Ru: I've lopped out the sentence that implies that any AI we create will be inhuman and incomprehensible. Any sentient system that humans create will either be a) based as closely as possible upon the human brain and mind as we understand it or b) evolved and taught by humans. Neither of those are very conducive to a truly alien mind.

Also, you could take a look at some of the theories that language is the vehicle of though and various things that Chomsky has come up with (like the universal grammar) to see more reasons why if we ever create an AI, it is probably going to be somewhat like us, minus biological imperatives.


Variation: Some pseudo-sentient computers are benevolent (or at least not evil), including I.R.A.C. on Wonder Woman, KITT on Knight Rider and V.I.C.I. on Small Wonder.

//Looney Toons: Well, yeah, but they were all designed to be sentient. This entry is about computers that spontaneously become intelligent when they weren't supposed to be.

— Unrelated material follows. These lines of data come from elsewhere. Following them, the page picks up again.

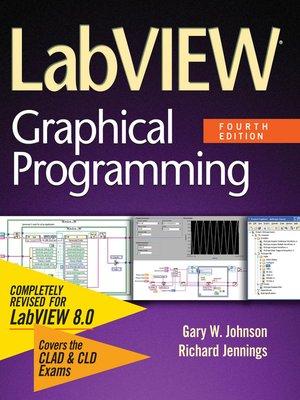 LabVIEW Graphical Programming by Gary W Johnson  OverDrive Rakuten OverDrive eBooks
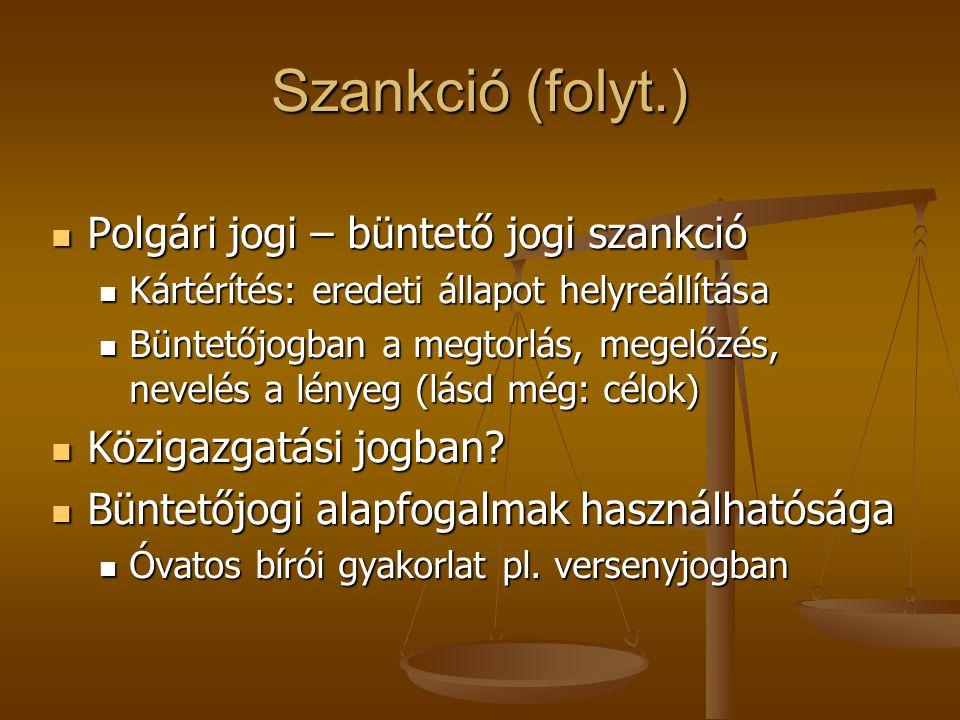 Szankció (folyt.) Polgári jogi – büntető jogi szankció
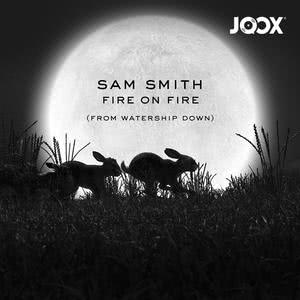 Fire on Fire by Sam Smith
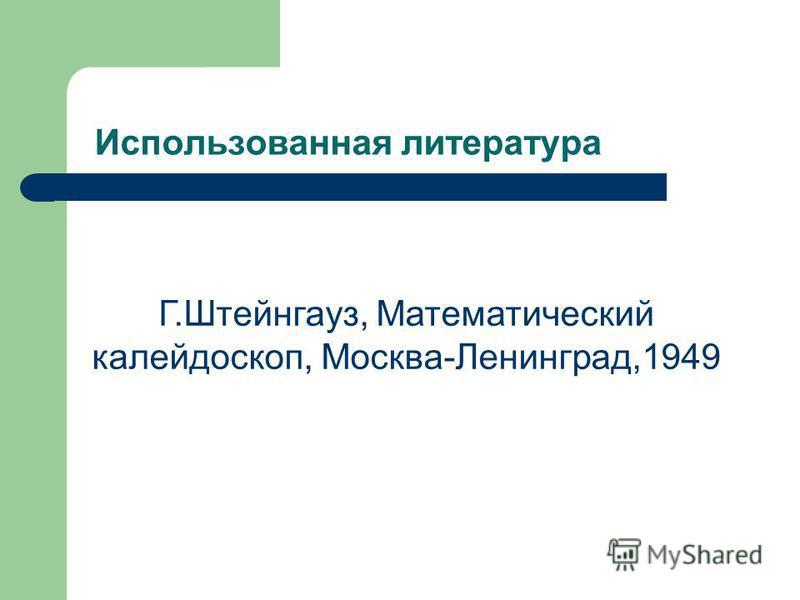 Использованная литература Г.Штейнгауз, Математический калейдоскоп, Москва-Ленинград,1949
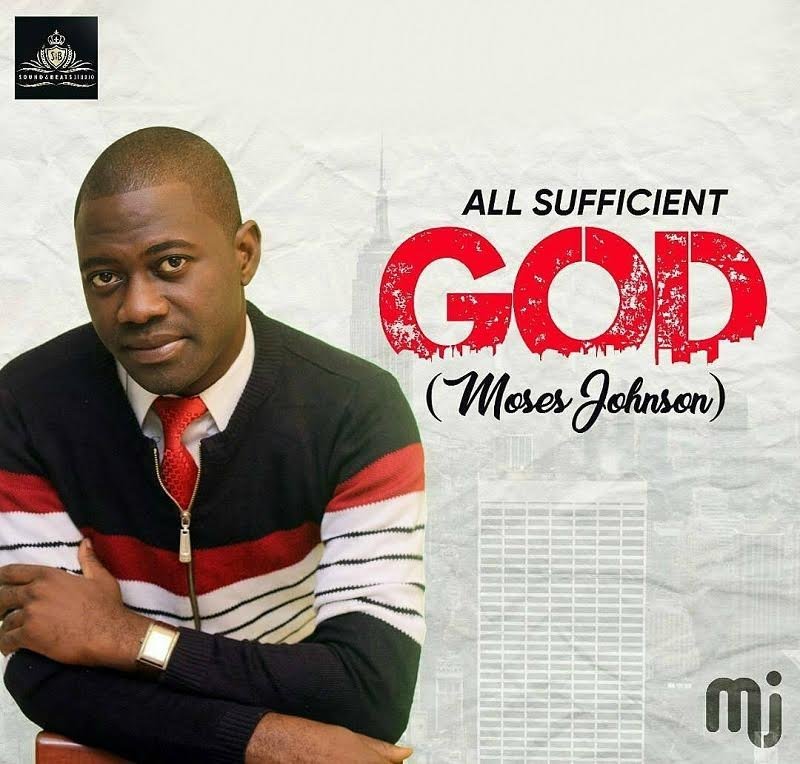 Music: All Sufficient God ~ Moses Johnson [@wcradioofficial]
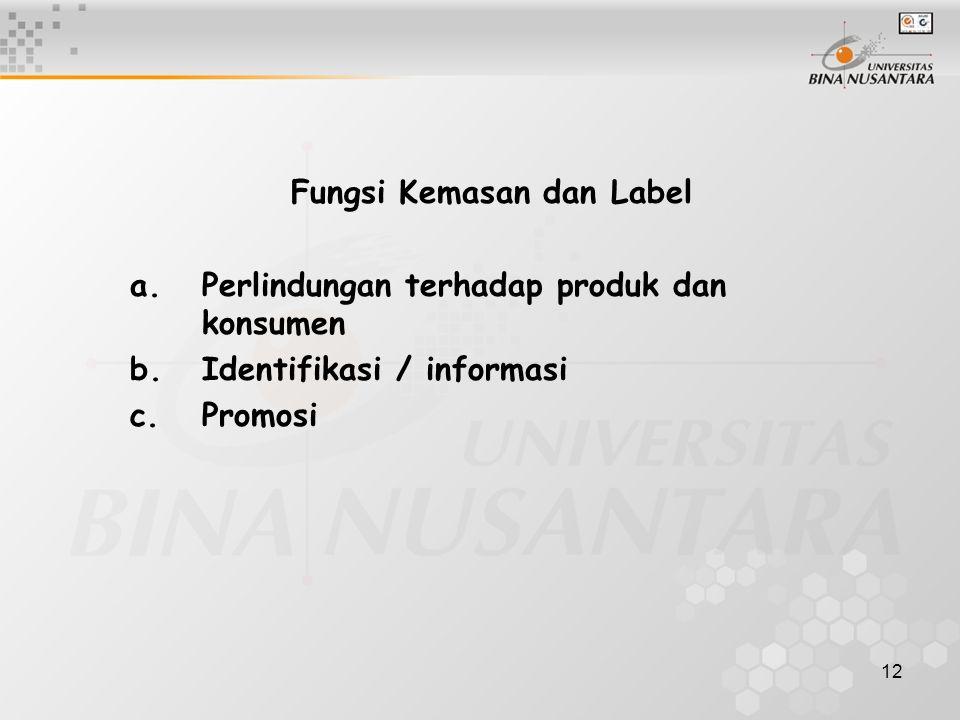 12 Fungsi Kemasan dan Label a.Perlindungan terhadap produk dan konsumen b.Identifikasi / informasi c.Promosi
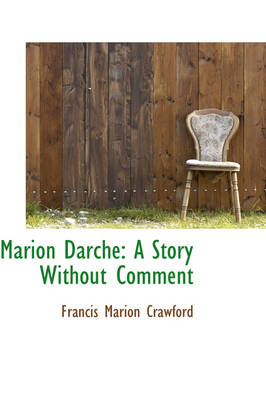 Marion Darche: A Story Without Comment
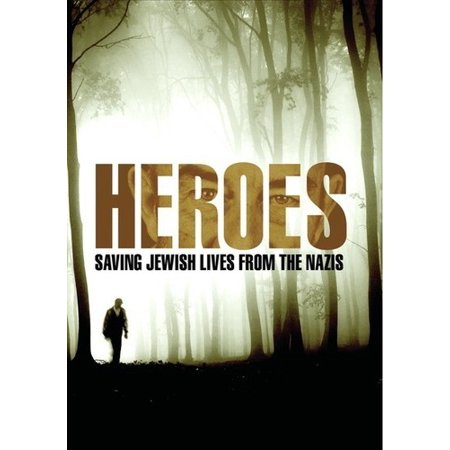 Image of Heroes: Saving Jewish Lives From The Nazis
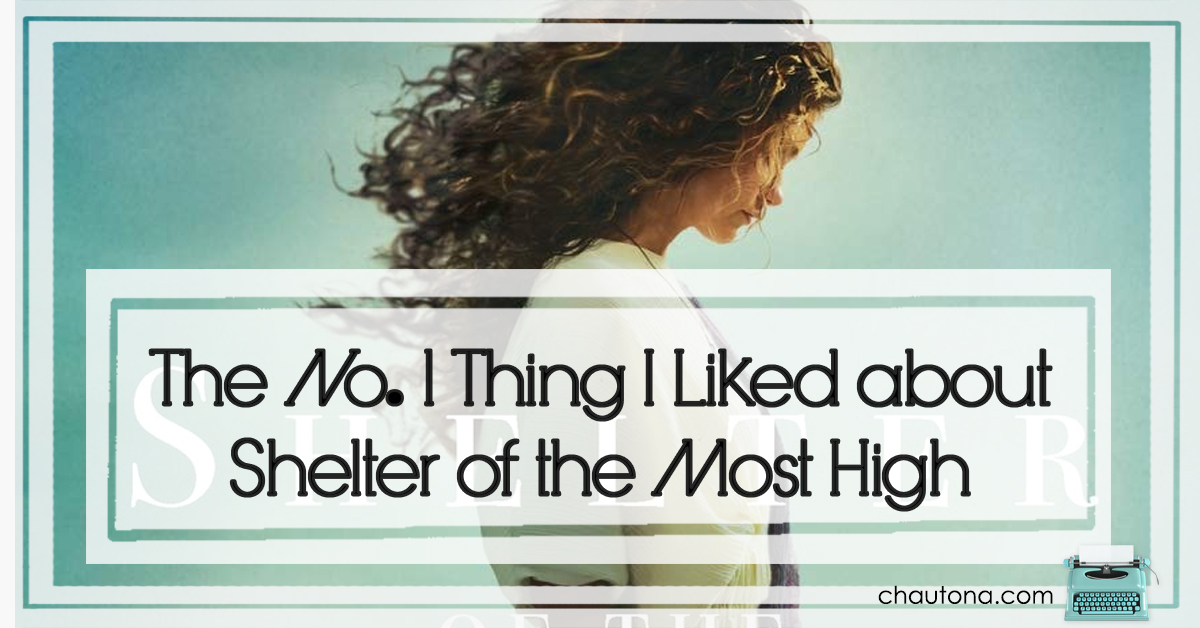 The No. 1 Thing I Like Best about Shelter of the Most High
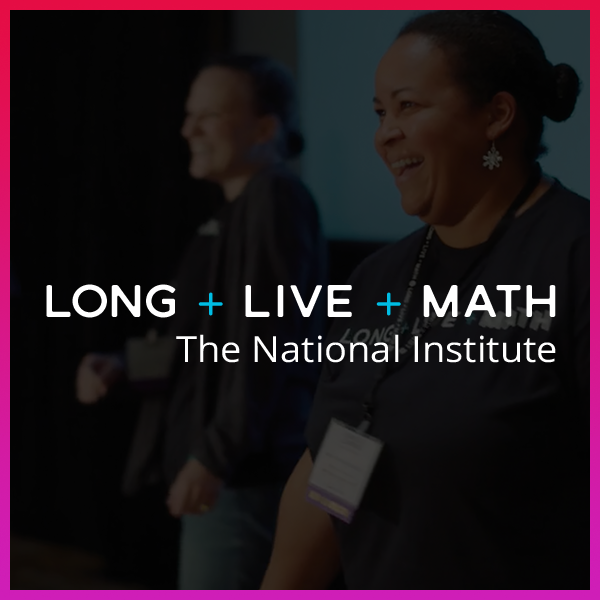 Long Live Math: The National Institute teachers professional development event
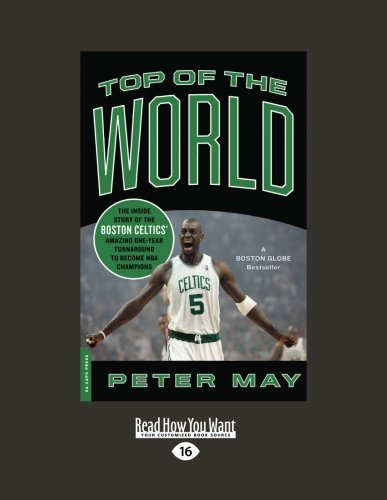 9781458778246: Top of the World: The Inside Story of the Boston Celtics Amazing One-Year Turnaround to Become NBA Champions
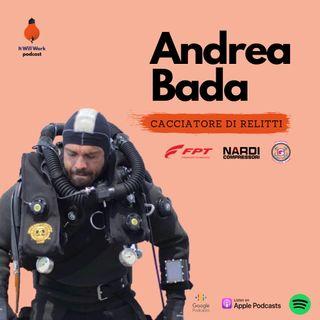 3. Cacciatore di relitti - Andrea Bada (TechDive Explorer Team)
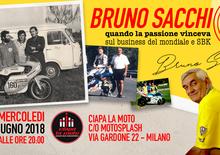 Bruno Sacchi da Ciapa la moto una serata dedicata
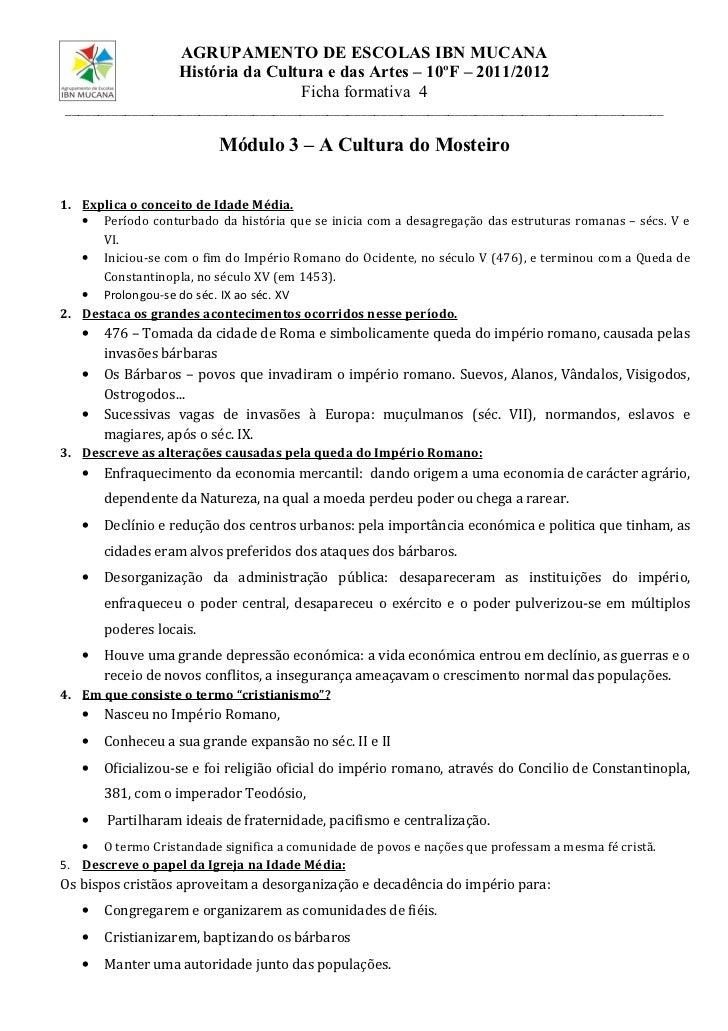 AGRUPAMENTO DE ESCOLAS IBN MUCANA                   História da Cultura e das Artes – 10ºF – 2011/2012                    ...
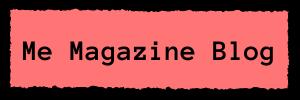 Me Magazine Blog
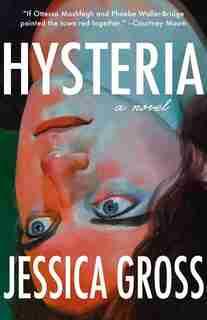 Hysteria by Jessica Gross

Ununnilium: Actually, the Star Trek example reminded me of the various holodeck simulations that were seemingly fully intelligent. This climaxed in the holodoc from Voyager becoming a main character. I'm not sure what the trope here is, but there's something in there...

Ridiculously Human Robots maybe? But the fact that What Measure Is a Non-Human? doesn't apply to them seems to make a difference. There are also some examples in Mecha-Mooks that fit the category. (Edit 2010/02/08: Up the Real Rabbit Hole also seems related.) —Document N


Kizor: This trope is about spontaneous A.I.s, A.I. Is a Crapshoot is about EvilTwins in A.I.s. Where to put the marvellous intelligent robotic tentacles in Spider-Man 2 that apparently become evil for no other reason than the fact that they're eerie robots?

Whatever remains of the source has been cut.